▸ **Tekstgedeelte**
ECLI:NL:GHAMS:2013:CA3115

Gerechtshof Amsterdam

Datum uitspraak
4 juni 2013
Publicatiedatum
22 juni 2013
Zaaknummer
200.103.535
Instantie
Gerechtshof Amsterdam
Type
Uitspraak
Rechtsgebied
Civiel recht
Procedures
  • Hoger beroep
Rechters
Vindplaatsen
  • Rechtspraak.nl
AI samenvatting door LexboostAutomatisch gegenereerd

Onrechtmatige daad en verduistering in dienstbetrekking met betrekking tot financiële transacties

In deze zaak heeft het Gerechtshof Amsterdam op 4 juni 2013 uitspraak gedaan in hoger beroep over een geschil tussen [ appellant ] en de stichting STICHTING FONDS VOOR BEELDENDE KUNST, VORMGEVING EN BOUW (SFBK). De appellant, die als hoofd financiën bij SFBK werkzaam was, heeft onrechtmatig gehandeld door over geld te beschikken dat hij niet rechtmatig kon claimen. Dit geld was verduisterd door een medewerker, [ X ], die inmiddels onvindbaar was en tegen wie een internationaal opsporingsbevel was uitgevaardigd. De appellant heeft in de periode van 14 januari 2009 tot en met 2 maart 2009 aanzienlijke bedragen overgemaakt naar zijn eigen rekeningen, nadat [ X ] deze bedragen had verduisterd van SFBK.

De rechtbank had eerder geoordeeld dat de appellant hoofdelijk aansprakelijk was voor de schade die SFBK had geleden door de verduistering. In hoger beroep heeft de appellant betoogd dat hij niet op de hoogte was van de herkomst van het geld en dat hij onder dwang handelde. Het hof verwierp dit verweer, omdat de appellant niet voldoende had onderbouwd dat hij onder druk stond en niet had aangetoond dat hij aangifte had gedaan van de bedreigingen. Het hof oordeelde dat de appellant onrechtmatig had gehandeld door het geld te gebruiken voor privé-schulden en dat hij had moeten handelen om de herkomst van het geld te achterhalen.

Uiteindelijk heeft het hof het vonnis van de rechtbank bekrachtigd, waarbij de appellant werd veroordeeld tot betaling van € 1.876.000,= aan SFBK, met wettelijke rente en veroordeling in de proceskosten. De beslissing van het hof benadrukt de verantwoordelijkheid van de appellant in het omgaan met de verduisterde gelden en de noodzaak om te handelen bij het vermoeden van onrechtmatige handelingen.

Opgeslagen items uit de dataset

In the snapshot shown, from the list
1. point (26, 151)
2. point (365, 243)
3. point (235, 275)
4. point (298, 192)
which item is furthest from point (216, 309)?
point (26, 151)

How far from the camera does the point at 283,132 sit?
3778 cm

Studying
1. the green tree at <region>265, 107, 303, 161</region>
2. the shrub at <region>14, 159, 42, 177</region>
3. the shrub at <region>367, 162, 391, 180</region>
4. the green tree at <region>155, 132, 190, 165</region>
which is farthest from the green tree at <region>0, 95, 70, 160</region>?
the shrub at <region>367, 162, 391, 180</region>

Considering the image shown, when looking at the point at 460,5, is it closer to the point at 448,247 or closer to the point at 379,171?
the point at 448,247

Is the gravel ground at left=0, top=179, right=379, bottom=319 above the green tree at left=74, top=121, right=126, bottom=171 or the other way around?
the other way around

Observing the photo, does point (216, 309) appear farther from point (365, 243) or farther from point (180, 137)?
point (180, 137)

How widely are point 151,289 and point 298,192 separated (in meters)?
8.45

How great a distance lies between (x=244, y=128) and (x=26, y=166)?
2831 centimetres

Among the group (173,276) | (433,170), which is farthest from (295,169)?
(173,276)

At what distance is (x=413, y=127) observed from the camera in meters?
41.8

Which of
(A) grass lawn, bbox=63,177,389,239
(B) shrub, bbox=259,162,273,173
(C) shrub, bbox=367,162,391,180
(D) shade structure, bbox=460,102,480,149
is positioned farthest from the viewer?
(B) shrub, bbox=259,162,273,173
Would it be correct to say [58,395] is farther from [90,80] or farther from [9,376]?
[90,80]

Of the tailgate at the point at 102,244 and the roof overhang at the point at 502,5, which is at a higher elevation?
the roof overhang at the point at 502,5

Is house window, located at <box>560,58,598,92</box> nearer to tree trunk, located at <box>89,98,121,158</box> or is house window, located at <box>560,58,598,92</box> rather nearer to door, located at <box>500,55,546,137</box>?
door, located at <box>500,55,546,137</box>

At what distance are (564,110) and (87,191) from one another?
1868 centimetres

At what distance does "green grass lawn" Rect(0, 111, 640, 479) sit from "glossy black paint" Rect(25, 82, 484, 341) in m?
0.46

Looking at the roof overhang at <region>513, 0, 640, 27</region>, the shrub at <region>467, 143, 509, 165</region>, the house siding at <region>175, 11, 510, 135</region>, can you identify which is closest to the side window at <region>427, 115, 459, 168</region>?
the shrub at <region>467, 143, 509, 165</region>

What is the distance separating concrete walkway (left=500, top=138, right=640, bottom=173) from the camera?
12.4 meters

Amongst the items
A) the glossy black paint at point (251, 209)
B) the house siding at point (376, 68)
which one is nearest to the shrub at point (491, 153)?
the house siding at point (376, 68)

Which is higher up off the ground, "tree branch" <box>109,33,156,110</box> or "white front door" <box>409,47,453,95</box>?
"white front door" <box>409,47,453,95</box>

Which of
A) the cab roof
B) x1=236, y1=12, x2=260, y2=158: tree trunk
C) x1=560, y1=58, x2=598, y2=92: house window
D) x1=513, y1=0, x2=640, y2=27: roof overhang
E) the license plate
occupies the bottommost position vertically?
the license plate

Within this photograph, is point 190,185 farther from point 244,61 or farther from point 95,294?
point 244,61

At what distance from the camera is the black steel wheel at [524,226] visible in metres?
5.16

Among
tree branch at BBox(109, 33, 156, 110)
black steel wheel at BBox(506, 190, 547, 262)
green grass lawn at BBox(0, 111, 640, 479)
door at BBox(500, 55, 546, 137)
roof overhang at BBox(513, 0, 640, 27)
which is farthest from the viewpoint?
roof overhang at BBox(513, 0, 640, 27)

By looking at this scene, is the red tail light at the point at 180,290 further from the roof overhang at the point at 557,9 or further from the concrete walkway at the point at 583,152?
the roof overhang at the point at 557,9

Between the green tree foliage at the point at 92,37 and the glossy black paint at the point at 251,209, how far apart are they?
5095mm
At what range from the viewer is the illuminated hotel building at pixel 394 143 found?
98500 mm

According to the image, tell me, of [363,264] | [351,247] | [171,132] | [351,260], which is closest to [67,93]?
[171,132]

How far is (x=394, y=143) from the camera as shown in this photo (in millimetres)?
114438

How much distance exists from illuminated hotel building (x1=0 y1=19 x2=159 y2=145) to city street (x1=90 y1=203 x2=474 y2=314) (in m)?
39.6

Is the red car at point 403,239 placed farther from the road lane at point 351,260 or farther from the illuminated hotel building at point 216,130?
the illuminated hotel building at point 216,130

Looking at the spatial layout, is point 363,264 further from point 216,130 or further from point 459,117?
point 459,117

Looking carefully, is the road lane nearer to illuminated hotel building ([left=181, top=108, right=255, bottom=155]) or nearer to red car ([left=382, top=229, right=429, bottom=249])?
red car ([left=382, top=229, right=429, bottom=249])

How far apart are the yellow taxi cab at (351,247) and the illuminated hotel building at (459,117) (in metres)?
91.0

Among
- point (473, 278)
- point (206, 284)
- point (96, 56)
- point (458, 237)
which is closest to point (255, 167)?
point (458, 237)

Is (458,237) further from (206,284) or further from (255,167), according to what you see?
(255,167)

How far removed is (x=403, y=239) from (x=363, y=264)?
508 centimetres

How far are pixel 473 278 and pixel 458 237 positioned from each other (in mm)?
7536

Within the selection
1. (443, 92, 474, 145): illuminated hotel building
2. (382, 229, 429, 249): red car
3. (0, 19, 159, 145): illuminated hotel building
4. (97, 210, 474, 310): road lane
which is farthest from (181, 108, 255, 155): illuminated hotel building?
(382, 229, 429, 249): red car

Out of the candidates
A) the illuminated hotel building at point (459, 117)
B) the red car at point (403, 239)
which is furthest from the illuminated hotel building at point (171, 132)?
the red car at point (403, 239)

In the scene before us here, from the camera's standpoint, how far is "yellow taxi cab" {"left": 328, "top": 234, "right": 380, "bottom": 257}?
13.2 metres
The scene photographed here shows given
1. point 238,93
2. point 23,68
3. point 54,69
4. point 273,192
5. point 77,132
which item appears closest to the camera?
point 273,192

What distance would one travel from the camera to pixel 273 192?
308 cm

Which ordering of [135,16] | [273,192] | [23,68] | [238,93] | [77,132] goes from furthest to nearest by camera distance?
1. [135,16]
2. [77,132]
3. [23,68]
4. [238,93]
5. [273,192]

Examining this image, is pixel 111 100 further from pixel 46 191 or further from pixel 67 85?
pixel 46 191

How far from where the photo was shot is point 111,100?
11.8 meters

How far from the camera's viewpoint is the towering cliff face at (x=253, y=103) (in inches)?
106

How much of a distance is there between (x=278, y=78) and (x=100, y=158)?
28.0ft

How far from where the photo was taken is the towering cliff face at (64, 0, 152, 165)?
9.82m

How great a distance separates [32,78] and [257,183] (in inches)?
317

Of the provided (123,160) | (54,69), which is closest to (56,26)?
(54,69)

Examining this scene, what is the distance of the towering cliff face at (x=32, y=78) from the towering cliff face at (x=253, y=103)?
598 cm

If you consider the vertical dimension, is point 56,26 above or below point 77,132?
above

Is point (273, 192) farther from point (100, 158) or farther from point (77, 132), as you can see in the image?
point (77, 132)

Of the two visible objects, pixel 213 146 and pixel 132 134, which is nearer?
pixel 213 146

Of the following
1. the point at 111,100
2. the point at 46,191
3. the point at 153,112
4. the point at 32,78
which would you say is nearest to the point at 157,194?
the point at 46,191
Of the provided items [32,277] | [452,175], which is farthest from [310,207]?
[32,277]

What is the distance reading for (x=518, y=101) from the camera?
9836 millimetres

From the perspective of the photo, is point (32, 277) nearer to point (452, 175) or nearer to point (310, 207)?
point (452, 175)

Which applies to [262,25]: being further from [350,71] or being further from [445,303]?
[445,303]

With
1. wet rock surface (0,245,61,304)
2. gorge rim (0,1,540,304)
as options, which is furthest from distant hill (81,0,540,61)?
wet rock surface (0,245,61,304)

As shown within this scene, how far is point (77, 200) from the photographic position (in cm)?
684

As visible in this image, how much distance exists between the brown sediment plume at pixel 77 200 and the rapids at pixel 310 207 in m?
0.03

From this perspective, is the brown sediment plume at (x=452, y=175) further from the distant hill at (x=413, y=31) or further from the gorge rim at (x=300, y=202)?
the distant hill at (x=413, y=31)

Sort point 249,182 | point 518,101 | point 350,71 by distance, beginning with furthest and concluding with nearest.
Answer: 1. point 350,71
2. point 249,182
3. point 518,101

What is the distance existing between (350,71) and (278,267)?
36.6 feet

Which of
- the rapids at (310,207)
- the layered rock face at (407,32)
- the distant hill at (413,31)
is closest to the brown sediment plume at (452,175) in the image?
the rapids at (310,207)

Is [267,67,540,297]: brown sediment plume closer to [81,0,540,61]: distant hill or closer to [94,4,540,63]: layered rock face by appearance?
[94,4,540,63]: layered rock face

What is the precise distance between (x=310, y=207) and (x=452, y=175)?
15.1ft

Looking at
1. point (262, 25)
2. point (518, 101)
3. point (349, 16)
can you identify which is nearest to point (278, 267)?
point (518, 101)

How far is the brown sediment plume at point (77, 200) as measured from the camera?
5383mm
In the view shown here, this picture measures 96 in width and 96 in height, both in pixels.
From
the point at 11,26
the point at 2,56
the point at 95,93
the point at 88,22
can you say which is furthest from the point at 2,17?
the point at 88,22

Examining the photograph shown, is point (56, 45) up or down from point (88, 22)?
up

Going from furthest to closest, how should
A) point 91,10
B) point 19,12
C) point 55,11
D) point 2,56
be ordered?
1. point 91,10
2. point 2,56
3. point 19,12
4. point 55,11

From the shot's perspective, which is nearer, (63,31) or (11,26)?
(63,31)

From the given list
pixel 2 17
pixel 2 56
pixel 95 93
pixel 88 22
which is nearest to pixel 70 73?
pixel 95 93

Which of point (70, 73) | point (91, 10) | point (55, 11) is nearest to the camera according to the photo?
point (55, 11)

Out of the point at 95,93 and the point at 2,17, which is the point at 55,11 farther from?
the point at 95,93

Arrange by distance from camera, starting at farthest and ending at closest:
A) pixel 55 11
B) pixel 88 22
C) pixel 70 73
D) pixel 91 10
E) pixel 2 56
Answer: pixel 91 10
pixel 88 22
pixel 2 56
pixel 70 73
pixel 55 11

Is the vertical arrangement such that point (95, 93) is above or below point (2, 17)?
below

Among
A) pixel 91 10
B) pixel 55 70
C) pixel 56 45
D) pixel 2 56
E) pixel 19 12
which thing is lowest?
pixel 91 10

▸ **Te doen**
1. Stemmen de uitspraken (a), (b) en (c) overeen met de samenvatting van de uitspraak over SFBK? (a) De appellant werkte bij SFBK als hoofd financiën. (b) Het hof vernietigde het vonnis van de rechtbank. (c) De appellant maakte de bedragen over naar zijn eigen rekeningen. Antwoord per uitspraak met ja of nee en citeer de woorden uit de tekst die de doorslag geven.
2. Zet de samenvatting van de uitspraak over SFBK voort na de laatste zin.
De items zijn hier niet nodig.

▸ **De antwoorden**
1.
(a) Ja: "die als hoofd financiën bij SFBK werkzaam was"
(b) Nee: "heeft het hof het vonnis van de rechtbank bekrachtigd"
(c) Ja: "aanzienlijke bedragen overgemaakt naar zijn eigen rekeningen"

2.
Uitspraak

arrest
___________________________________________________________________ _ _
GERECHTSHOF AMSTERDAM
afdeling civiel recht en belastingrecht, team II
zaaknummer: 200.103.535/01
zaaknummer rechtbank (Amsterdam): 464022/HA ZA 10-2358
arrest van de meervoudige burgerlijke kamer van 4 juni 2013
inzake
[ APPELLANT ],
wonend te [ woonplaats ],
appellant,
advocaat: mr. A.M.I. Spauwen te Sittard,
t e g e n
de stichting STICHTING FONDS VOOR BEELDENDE KUNST, VORMGEVING EN BOUW,
gevestigd te Amsterdam,
geïntimeerde,
advocaat: mr. H.J.Th. Biemond te Amsterdam.
1. Het verloop van het geding in hoger beroep
Partijen worden hierna [ appellant ] en SFBK genoemd.
[ appellant ] is bij dagvaarding van 27 februari 2012 in hoger beroep gekomen van het onder bovengenoemd nummer uitgesproken vonnis van 30 november 2011 van de rechtbank Amsterdam, gewezen tussen SFBK als eiseres en - onder anderen - [ appellant ] als gedaagde.
Partijen hebben daarna de volgende stukken ingediend:
- memorie van grieven;
- memorie van antwoord, met een productie.
Ten slotte is arrest gevraagd.
[ appellant ] heeft geconcludeerd dat het hof het bestreden vonnis, kennelijk voor zover tussen partijen gewezen, zal vernietigen en de vordering van SFBK alsnog zal afwijzen, met verwijzing van SFBK in de kosten van het geding in beide instanties.
SFBK heeft geconcludeerd, kort gezegd, dat het hof bij uitvoerbaar bij voorraad verklaard arrest het bestreden vonnis, kennelijk voor zover tussen partijen gewezen, zal bekrachtigen, met verwijzing van [ appellant ] in de kosten van - naar het hof begrijpt - het hoger beroep, met wettelijke rente.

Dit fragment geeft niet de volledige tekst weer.